Cherne Industries, Inc. v. Magallanes

Annotate this Case

763 S.W.2d 768 (1989)

CHERNE INDUSTRIES, INC., Petitioner, v. Juan MAGALLANES, Guardian Ad Litem, Respondent.

No. C-7534.

Supreme Court of Texas.

January 25, 1989.

Rehearing Denied February 15, 1989.

*769 William E. Hooks, Jr., Clark & Gamble, San Antonio, for petitioner.

E. Dale Robertson, Robertson & Nunez, Charles E. Sweetman, Law Offices of Allison & Sweetman, Brownsville, William J. McCarthy, Adams & Graham, Harlingen, Paul Q. O'Leary, O'Leary, Dale & Malany, Brownsville, Robin W. Welch, Lewis, Pettitt & Skaggs, McAllen, for respondent.

OPINION

PHILLIPS, Chief Justice.

This is a limited appeal from an award of guardian ad litem fees in connection with the settlement of a wrongful death action. The principal issue before this court is whether the petitioner, Cherne Industries, Inc., timely requested the trial court to make findings of fact and conclusions of law regarding the award. After holding that Cherne did not make a timely initial request to the trial court, the court of appeals, in an unpublished opinion, affirmed the award. We hold that Cherne's initial request was timely, and thus that the trial court failed in its mandatory duty to prepare and file findings of fact and conclusions of law. Because it does not affirmatively appear that this failure was harmless to Cherne, we reverse the judgment of the court of appeals and remand to that court to direct the trial court to file findings and conclusions in compliance with Cherne's request.

The underlying suit was a consolidated action brought by several plaintiffs, one of whom was Delia A. Hernandez, individually and as next friend of her minor son, Jose Angel Hernandez, Jr., against various defendants, including Cherne Industries, Inc. On the eve of trial, the plaintiffs and most of the defendants, including Cherne, reached a settlement. The trial court appointed J.A. Magallanes, an attorney, as guardian ad litem to protect the interests of the minor child.

After severing out the non-settling parties, the trial court signed a final judgment on May 20, 1987, consistent with the terms of the settlement. By the judgment, the court awarded Magallanes a fee of $15,000.00 for his services.

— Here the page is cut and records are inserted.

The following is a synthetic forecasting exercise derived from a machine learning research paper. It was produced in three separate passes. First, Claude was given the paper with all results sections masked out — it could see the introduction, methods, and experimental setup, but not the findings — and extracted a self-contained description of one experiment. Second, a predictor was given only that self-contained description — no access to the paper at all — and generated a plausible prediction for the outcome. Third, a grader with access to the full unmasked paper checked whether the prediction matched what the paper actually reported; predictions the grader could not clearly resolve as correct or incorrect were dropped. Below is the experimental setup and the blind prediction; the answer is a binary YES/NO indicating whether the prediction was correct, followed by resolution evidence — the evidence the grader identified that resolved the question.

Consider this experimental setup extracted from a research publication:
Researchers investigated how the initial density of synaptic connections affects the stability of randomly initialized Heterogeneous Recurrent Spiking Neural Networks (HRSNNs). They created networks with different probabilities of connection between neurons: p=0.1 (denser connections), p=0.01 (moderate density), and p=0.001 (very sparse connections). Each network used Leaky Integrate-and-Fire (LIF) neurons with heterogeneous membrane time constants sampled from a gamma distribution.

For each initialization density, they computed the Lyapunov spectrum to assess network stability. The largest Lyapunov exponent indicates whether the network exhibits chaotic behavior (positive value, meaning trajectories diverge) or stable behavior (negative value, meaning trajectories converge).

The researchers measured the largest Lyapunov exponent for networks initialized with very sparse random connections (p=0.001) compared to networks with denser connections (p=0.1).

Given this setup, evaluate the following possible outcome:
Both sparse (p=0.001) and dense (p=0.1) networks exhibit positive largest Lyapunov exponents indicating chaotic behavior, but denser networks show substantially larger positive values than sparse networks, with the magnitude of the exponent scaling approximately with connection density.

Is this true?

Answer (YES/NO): NO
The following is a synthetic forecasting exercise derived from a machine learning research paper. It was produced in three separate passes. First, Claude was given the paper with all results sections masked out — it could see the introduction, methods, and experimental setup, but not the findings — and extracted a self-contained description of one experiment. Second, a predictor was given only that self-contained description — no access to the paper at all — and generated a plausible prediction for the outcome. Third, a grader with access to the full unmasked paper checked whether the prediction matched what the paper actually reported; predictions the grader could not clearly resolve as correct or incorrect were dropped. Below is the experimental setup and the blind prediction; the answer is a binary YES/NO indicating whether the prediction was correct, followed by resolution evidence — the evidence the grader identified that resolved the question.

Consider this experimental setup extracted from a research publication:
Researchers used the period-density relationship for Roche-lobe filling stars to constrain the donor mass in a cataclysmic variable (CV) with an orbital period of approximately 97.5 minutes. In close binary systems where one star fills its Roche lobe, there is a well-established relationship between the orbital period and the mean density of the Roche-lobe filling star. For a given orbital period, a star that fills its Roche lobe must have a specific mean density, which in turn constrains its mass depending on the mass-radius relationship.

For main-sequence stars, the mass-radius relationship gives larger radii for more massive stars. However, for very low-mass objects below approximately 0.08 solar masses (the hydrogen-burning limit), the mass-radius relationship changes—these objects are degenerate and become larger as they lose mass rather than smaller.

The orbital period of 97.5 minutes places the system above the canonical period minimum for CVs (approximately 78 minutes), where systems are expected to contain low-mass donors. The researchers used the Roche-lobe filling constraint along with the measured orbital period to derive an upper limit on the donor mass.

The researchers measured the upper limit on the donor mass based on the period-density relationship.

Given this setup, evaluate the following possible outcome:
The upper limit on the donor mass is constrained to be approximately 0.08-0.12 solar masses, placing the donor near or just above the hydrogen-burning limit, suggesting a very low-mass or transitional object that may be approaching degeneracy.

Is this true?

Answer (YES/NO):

By an instrument dated May 27, 1987, Cherne's counsel requested the trial court pursuant to TEX.R.CIV.P. 296[1] to prepare and file findings of fact and conclusions of law solely on the award of fees to the guardian ad litem. A signature line was included on the second page for the judge to make written acknowledgment of receipt of the request. The original of this instrument was addressed to the trial judge and mailed by certified mail, return receipt requested, while a copy was apparently sent by regular mail to the district clerk. The copy was filed on the morning of May 28, 1987, according to the file stamp of the district clerk. The green card accompanying the certified mail delivery was signed by a person purporting to be an agent of the trial judge and dated June 1, 1987; but the request itself was not filed until the next morning, according to the handwritten note accompanying the district clerk's file stamp. Not until June 11, 1987, more than one week later, did the trial judge execute the written acknowledgment of receipt. On June 22, 1987, pursuant to TEX.R.CIV. *770 P. 297[2], counsel for Cherne sent a letter to the judge reiterating the earlier request for findings and conclusions and calling the omission of the filing to the judge's attention. By letter to counsel on July 2, 1987, the trial court declined to make any findings and conclusions on two grounds: that such a procedure was not appropriate following a settlement, and that, in any event, the request "was not timely filed with this Court as required under Rule 296" (emphasis original).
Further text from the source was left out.